• EXERCISE AIM: Copy every line of the items below word for word, but leave out the pictures.

* BEGIN DATASET RECORDS *

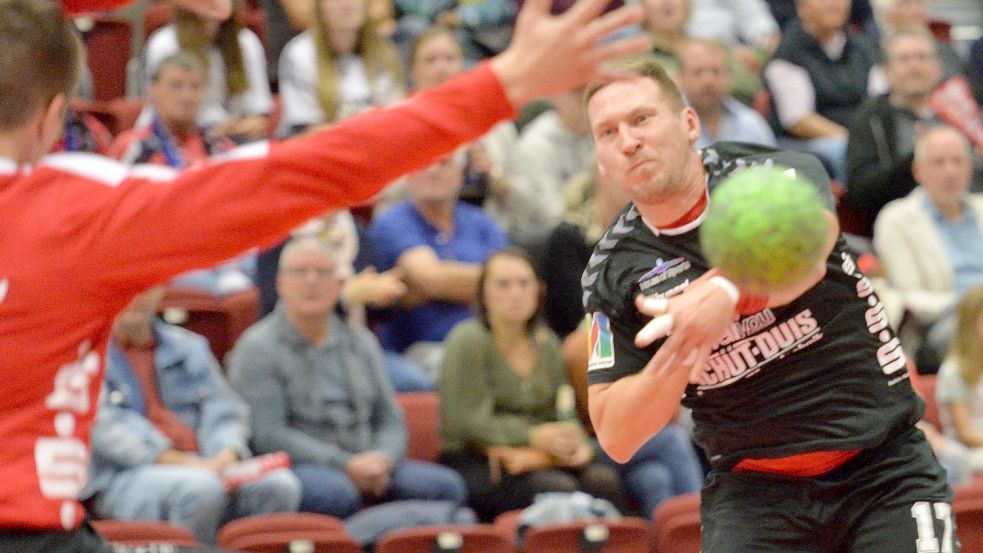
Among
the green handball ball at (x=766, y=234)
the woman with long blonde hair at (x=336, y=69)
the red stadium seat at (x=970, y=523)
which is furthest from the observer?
the woman with long blonde hair at (x=336, y=69)

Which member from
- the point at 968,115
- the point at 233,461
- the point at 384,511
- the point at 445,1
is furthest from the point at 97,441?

* END DATASET RECORDS *

• TASK ANSWER:
Among
the green handball ball at (x=766, y=234)
the woman with long blonde hair at (x=336, y=69)
the red stadium seat at (x=970, y=523)
which is furthest from the observer?
the woman with long blonde hair at (x=336, y=69)

Which member from
- the point at 968,115
- the point at 233,461
- the point at 384,511
- the point at 445,1
is furthest from the point at 97,441?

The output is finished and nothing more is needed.